Other Factors for Venous Duplex Scan Reporting:

  • Complete guidance on reporting for duplex scans of extremity veins is a little more shaded than that’s encountered for extra-cranial artery duplex scans.
  • Beyond that, on the top of generalized duplex scan guideline reporting, there are a few sets of criteria you should consider for accurate coding of the following services:
  1. 93970 (Duplex scan of extremity veins including responses to compression and other maneuvers; complete bilateral study)
  2. 93971 (unilateral or limited study)
  • According to the American College of Radiology (ACR) Ultrasound Coding User’s Guide, criteria for 93970 lower extremity reporting includes examination of the common femoral, proximal deep femoral, great saphenous, and popliteal veins.
  • Examination of calf veins are also included but should not be considered as additional work.
  • Criteria for 93970 upper extremity reporting includes the examination of the subclavian, jugular, axillary, brachial, basilic, and cephalic veins. Forearm vein imaging should also be included while performing the procedures.
  • Coder’s Note: For bilateral services that don’t meet the above criteria, you will code the service as a limited examination, 93971. One can also report 93971 for unilateral (complete or limited) imaging of upper or lower extremity veins. When the biller or coder has all the criteria for 93970 or 93971 reporting, but the report does not include enough documentation to support a duplex scan, you better contact the healthcare provider for radiology coding queries.
  • When the imaging does not include colour or spectral Doppler, you should report the service using 76882 (Ultrasound, limited, joint or other nonvascular extremity structures (e.g., joint space, peri-articular tendons, muscles, nerves, other soft-tissue structures, or soft-tissue masses, real-time with image documentation).
  • LCD considerations: For entirely diagnostic purposes, medical coder would find any LCD guidelines on primary diagnosis reporting for generalized extremity venous evaluations. Moreover, most MACs and commercial insurance companies require different primary codes when reporting for 93970 or 93971 while performing the following reasons:
  1. Pre-surgical conduit mapping for coronary artery bypass graft procedures.

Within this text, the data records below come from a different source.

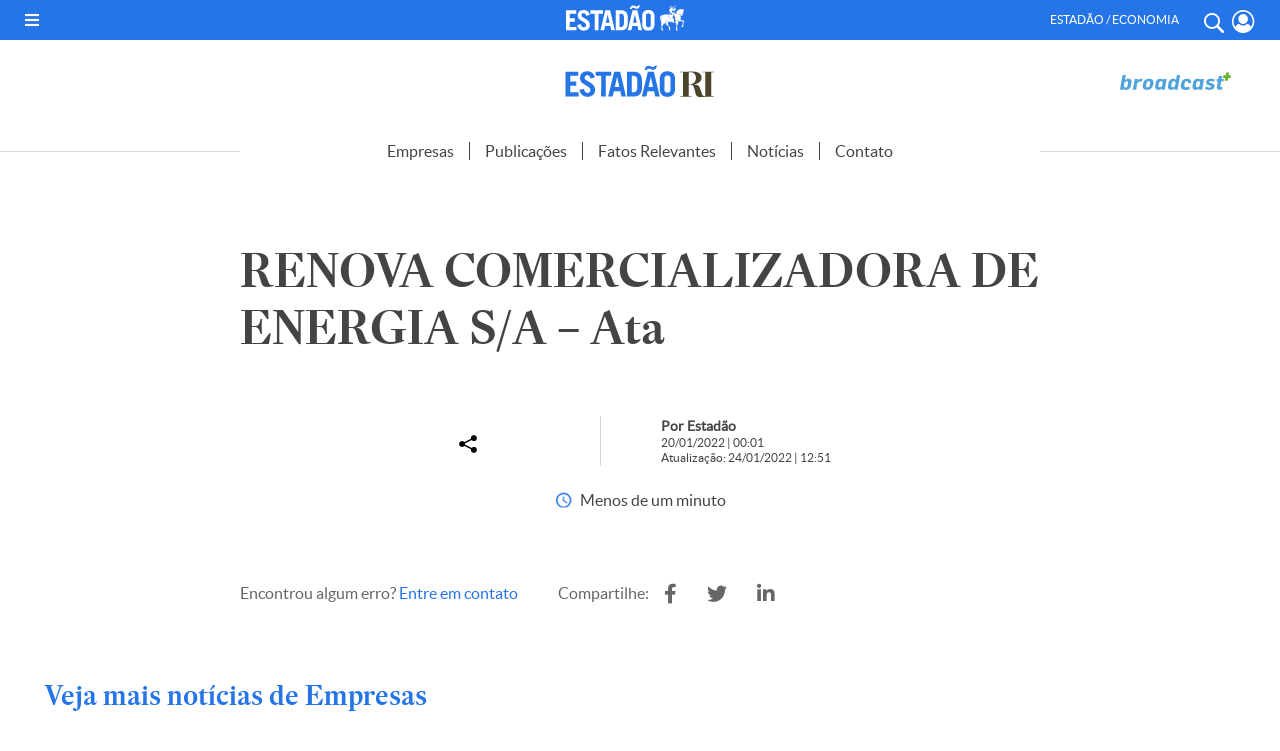

--- FILE ---
content_type: application/javascript; charset=utf-8
request_url: https://fundingchoicesmessages.google.com/f/AGSKWxVpLuJgo2SBlJXwpl7Se593TX5MQMl8q31Ng1RFPJA5SAnBZCok3LV7c-Vb7i5ZtC9gDr-y7tDuSqmM2NJj6Iv1pWGOjGuAhvqJPEarn2B3P2_IzeanpdWQX-l2kB1sj7OhrOM9x3dUaZ8YxrEjnB1ATQCwmeMmBWK25ihC2V0aEz3a2Q8MSWKipSP5/__adlib./ads-header-/promoAd./adtagtranslator./googleleader.
body_size: -1290
content:
window['db479b6f-717a-477f-b10e-d3a64f33417b'] = true;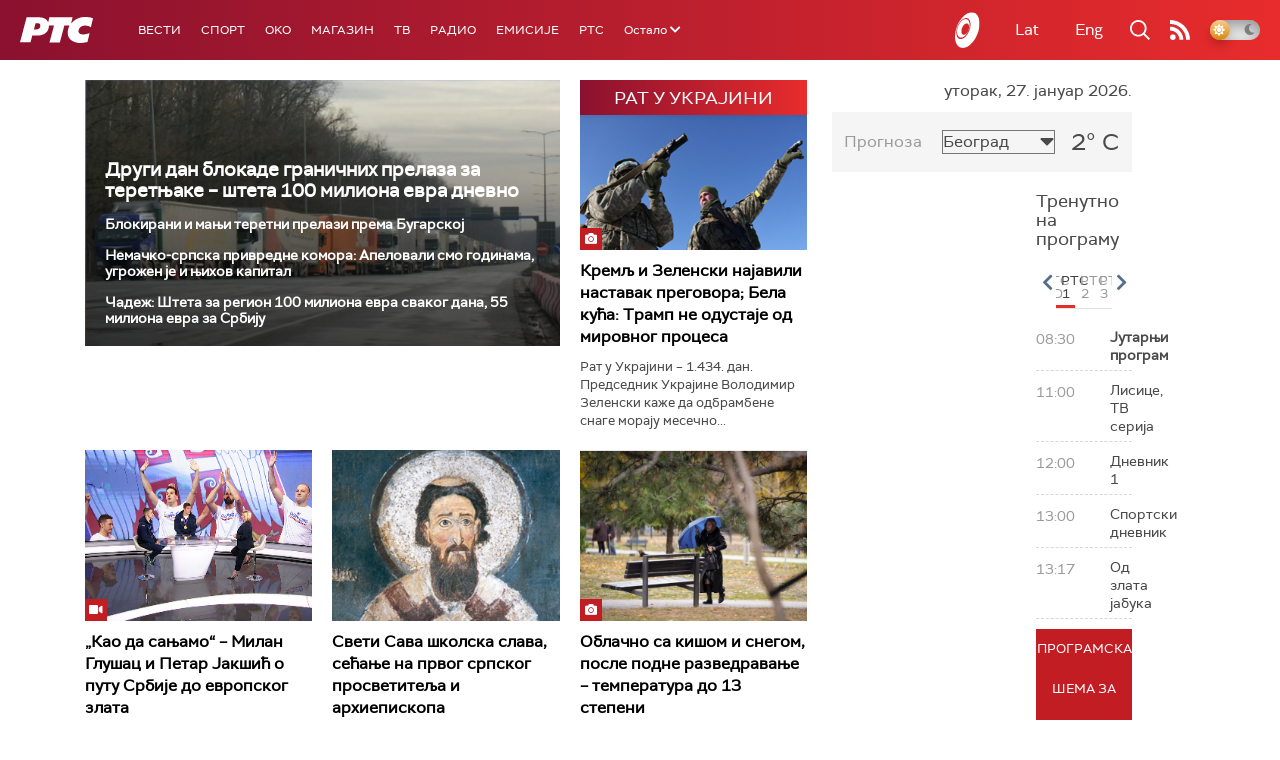

--- FILE ---
content_type: text/html;charset=UTF-8
request_url: https://www.rts.rs/ajax/epsilonScheme.jsp?itemId=&name=rts-drama
body_size: 451
content:






<div id="programList">
    
        <div class="programRow">
            <div class="time ColorOstalo">
                <span>08:37</span>
            </div>
            <div class="name current">
                
                
                    <span style="">	Јужни ветар, 13-14 (R)</span>
                
            </div>
        </div>
    
        <div class="programRow">
            <div class="time ColorOstalo">
                <span>09:38</span>
            </div>
            <div class="name ">
                
                
                    <span style="">Мирис кише на балкану, 11-14 (R)</span>
                
            </div>
        </div>
    
        <div class="programRow">
            <div class="time ColorOstalo">
                <span>10:29</span>
            </div>
            <div class="name ">
                
                
                    <span style="">ТВ театар – бергманова соната (R)</span>
                
            </div>
        </div>
    
        <div class="programRow">
            <div class="time ColorOstalo">
                <span>12:00</span>
            </div>
            <div class="name ">
                
                
                    <span style="">Војна академија, 22. еп. (R)</span>
                
            </div>
        </div>
    
        <div class="programRow">
            <div class="time ColorOstalo">
                <span>12:51</span>
            </div>
            <div class="name ">
                
                
                    <span style="">Полицајац са Петловог брда, 11-12 (R)</span>
                
            </div>
        </div>
    
</div>

<div class="programListFull">
    <a href="/tv/rts-drama/broadcast.html"> 
        Програмска шема за данас
    </a>
</div>

--- FILE ---
content_type: text/html;charset=UTF-8
request_url: https://www.rts.rs/ajax/epsilonScheme.jsp?itemId=&name=radio-beograd-1
body_size: 434
content:






<div id="programList">
    
        <div class="programRow">
            <div class="time ColorOstalo">
                <span>10:00</span>
            </div>
            <div class="name current">
                
                
                    <span style="">РБ1, Вести</span>
                
            </div>
        </div>
    
        <div class="programRow">
            <div class="time ColorOstalo">
                <span>10:05</span>
            </div>
            <div class="name ">
                
                    <a href="/radio/radio-beograd-1/5874720/svetosavlje---put-istine.html">
                        <span style="">Магазин на Првом: Светосавље - пут истине</span>
                    </a>
                
                
            </div>
        </div>
    
        <div class="programRow">
            <div class="time ColorOstalo">
                <span>11:00</span>
            </div>
            <div class="name ">
                
                
                    <span style="">РБ1, Вести</span>
                
            </div>
        </div>
    
        <div class="programRow">
            <div class="time ColorOstalo">
                <span>11:05</span>
            </div>
            <div class="name ">
                
                
                    <span style="">РБ1, Магазин на Првом, наставак</span>
                
            </div>
        </div>
    
        <div class="programRow">
            <div class="time ColorOstalo">
                <span>11:55</span>
            </div>
            <div class="name ">
                
                
                    <span style="">РБ1, Српски на српском</span>
                
            </div>
        </div>
    
</div>

<div class="programListFull">
    <a href="/radio/radio-beograd-1/broadcast.html"> 
        Програмска шема за данас
    </a>
</div>

--- FILE ---
content_type: text/html; charset=utf-8
request_url: https://www.google.com/recaptcha/api2/aframe
body_size: 267
content:
<!DOCTYPE HTML><html><head><meta http-equiv="content-type" content="text/html; charset=UTF-8"></head><body><script nonce="CZbx03fDR4ClX-wcm_eSbA">/** Anti-fraud and anti-abuse applications only. See google.com/recaptcha */ try{var clients={'sodar':'https://pagead2.googlesyndication.com/pagead/sodar?'};window.addEventListener("message",function(a){try{if(a.source===window.parent){var b=JSON.parse(a.data);var c=clients[b['id']];if(c){var d=document.createElement('img');d.src=c+b['params']+'&rc='+(localStorage.getItem("rc::a")?sessionStorage.getItem("rc::b"):"");window.document.body.appendChild(d);sessionStorage.setItem("rc::e",parseInt(sessionStorage.getItem("rc::e")||0)+1);localStorage.setItem("rc::h",'1769500890330');}}}catch(b){}});window.parent.postMessage("_grecaptcha_ready", "*");}catch(b){}</script></body></html>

  2. Pre-surgical vein mapping for peripheral artery bypass.
  3. Vein mapping for dialysis access.
  • For duplex scans of extremity veins performed for pre-surgical conduit mapping for coronary artery bypass graft procedures, list either Z01.810 (Encounter for pre-procedural cardiovascular examination) or Z01.818 (Encounter for other pre-procedural examination) as the primary diagnosis.

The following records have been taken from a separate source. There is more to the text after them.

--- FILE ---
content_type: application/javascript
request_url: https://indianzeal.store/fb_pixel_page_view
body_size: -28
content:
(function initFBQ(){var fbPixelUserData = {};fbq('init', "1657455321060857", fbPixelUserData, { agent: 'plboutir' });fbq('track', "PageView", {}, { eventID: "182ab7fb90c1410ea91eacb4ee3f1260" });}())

  • For pre-surgical vein mapping for peripheral artery bypass or vein mapping for dialysis access, report Z01.818 as the primary diagnosis. Findings and any other clinical indications are supposed to be reported as secondary diagnoses for all three services.

 

Most of these codes and radiology coding procedures should be accurately documented as they are very essential for timely reimbursements.